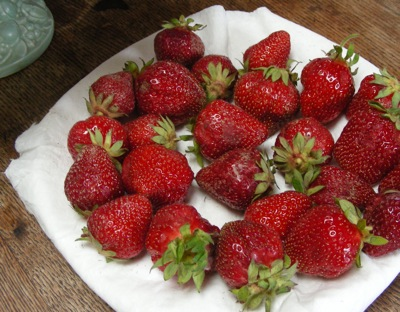 strawberries for shortcake
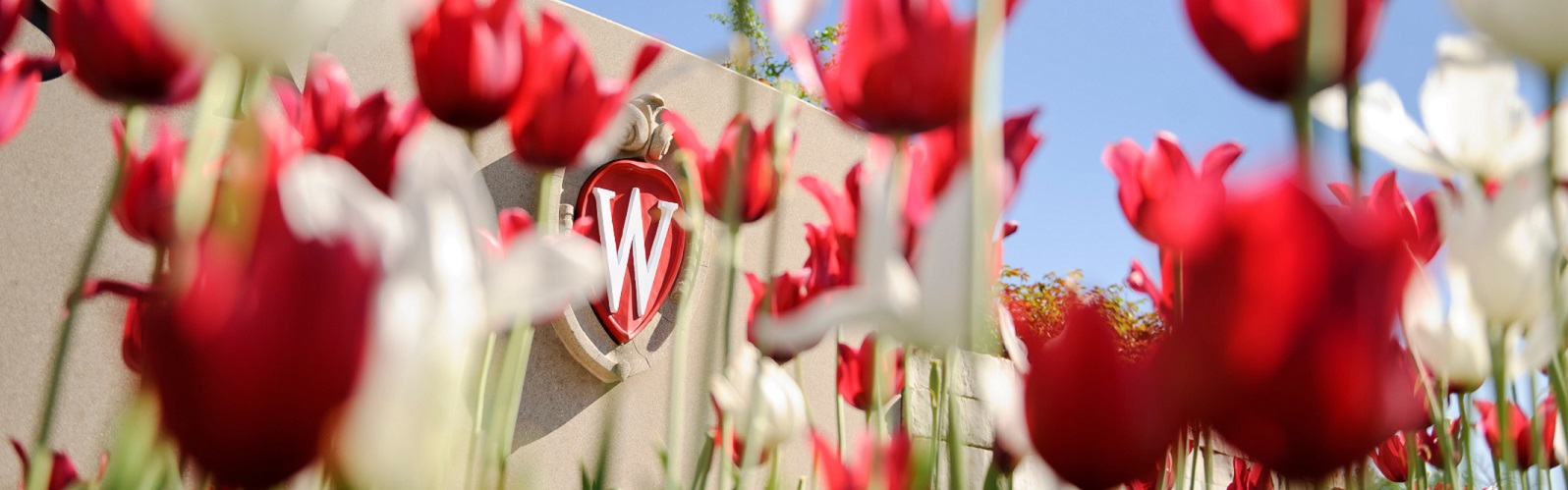 W with tulips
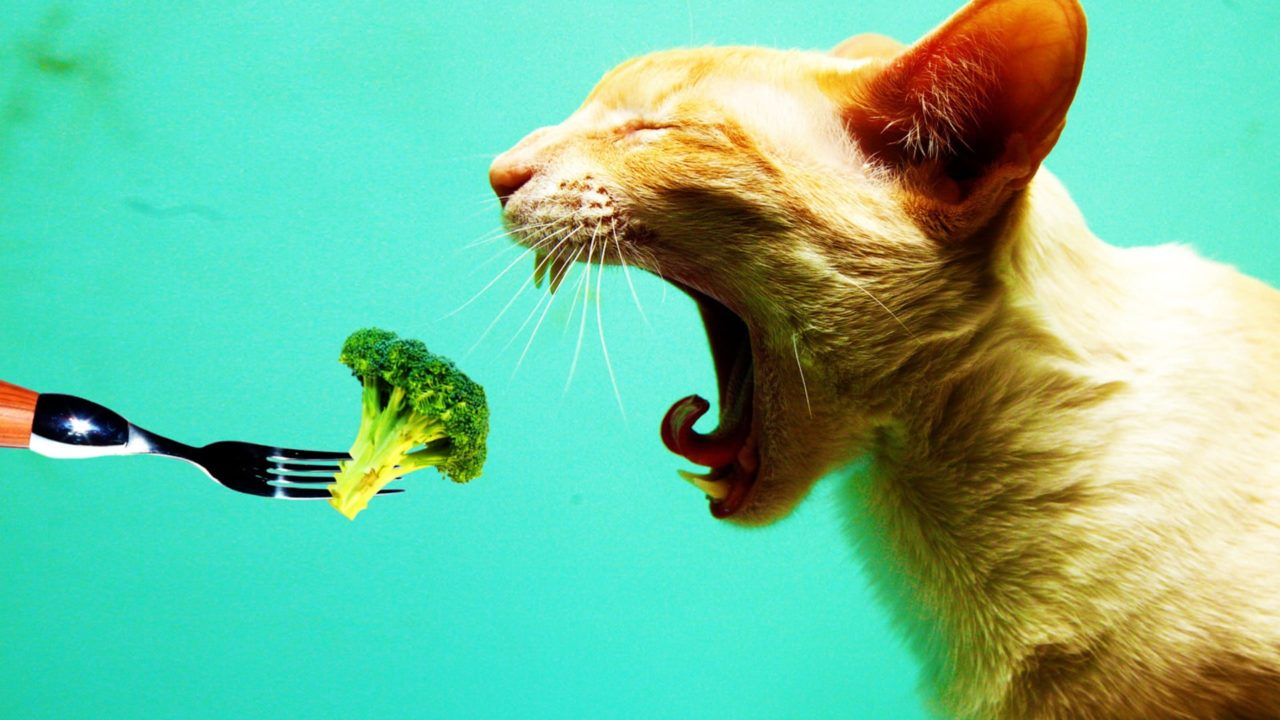 Can Cats Be Vegan or Vegetarian?
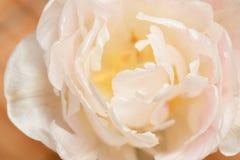 White tulip with yellow pistils.  Stock Photo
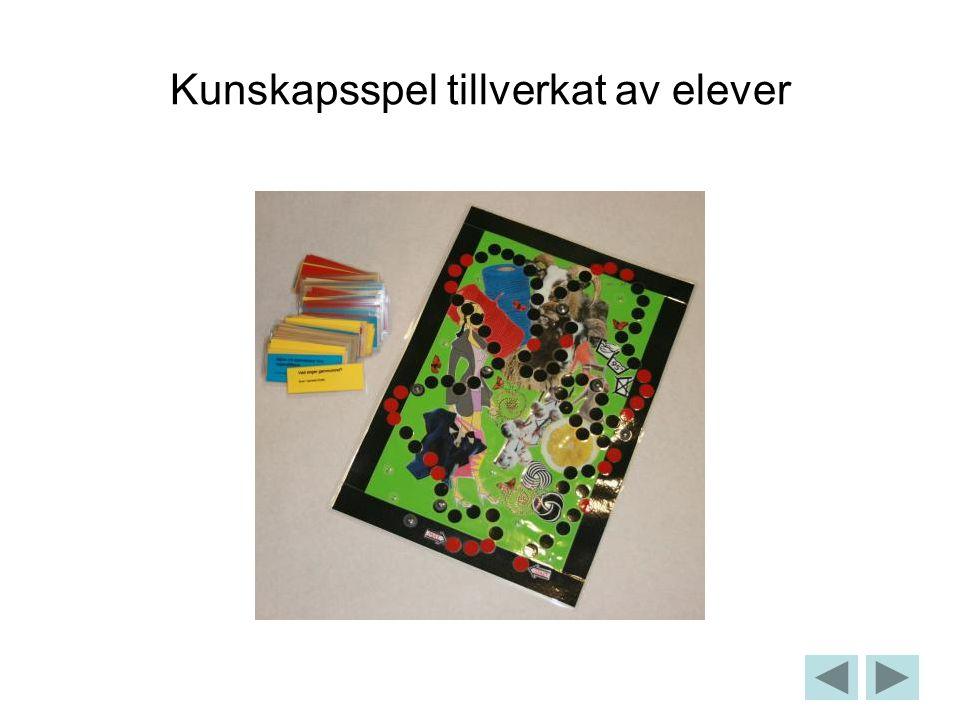 Kunskapsspel tillverkat av elever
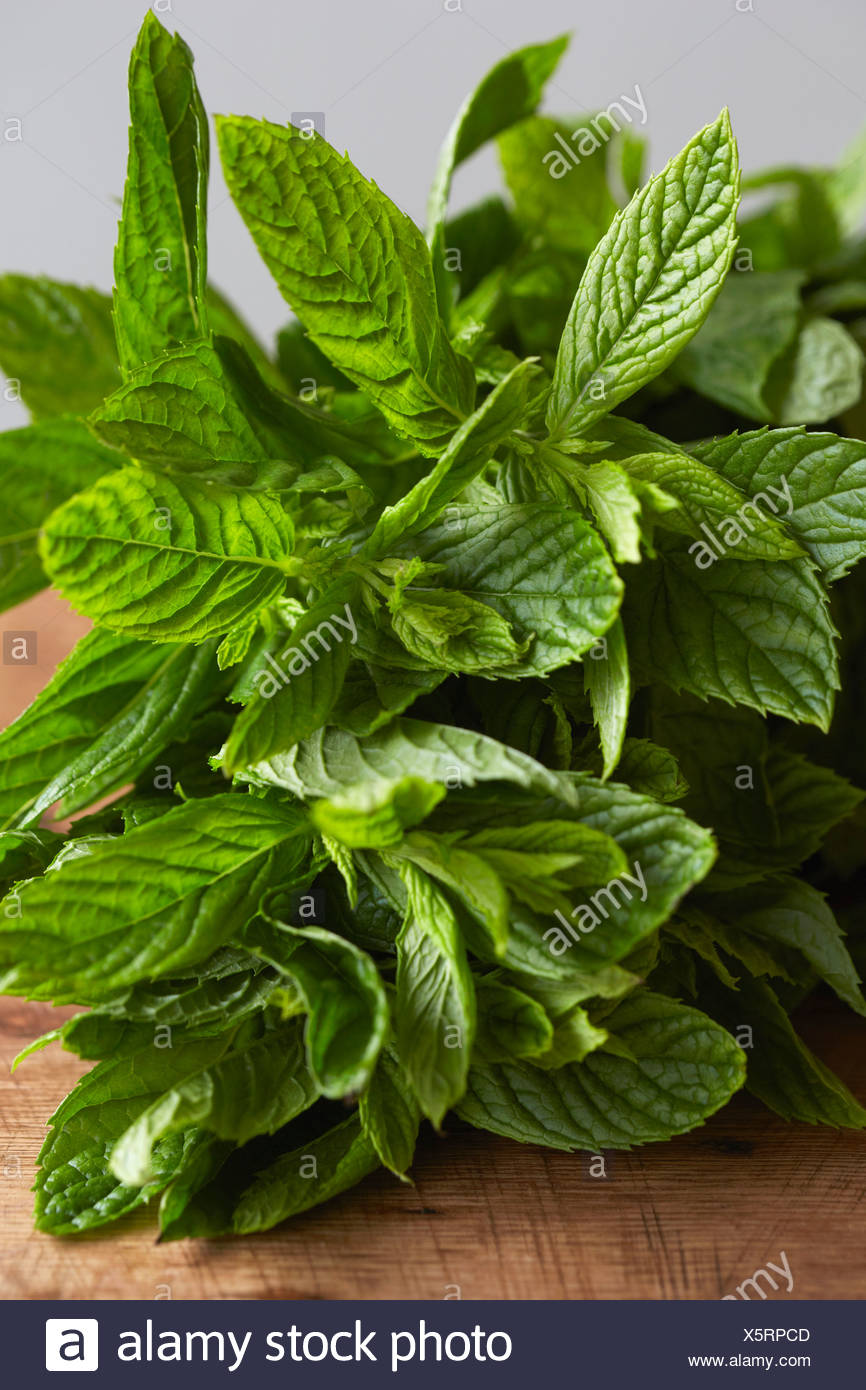 Sprig of mint on wooden board - Stock Image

● **TASK GOAL**
Begin at the line containing "White tulip with" and extract every line through the end of the records, inclusive, exactly and only; omit pictures.

● **SOLUTION TO THIS PROBLEM**
 White tulip with yellow pistils.  Stock Photo
 Kunskapsspel tillverkat av elever
 Sprig of mint on wooden board - Stock Image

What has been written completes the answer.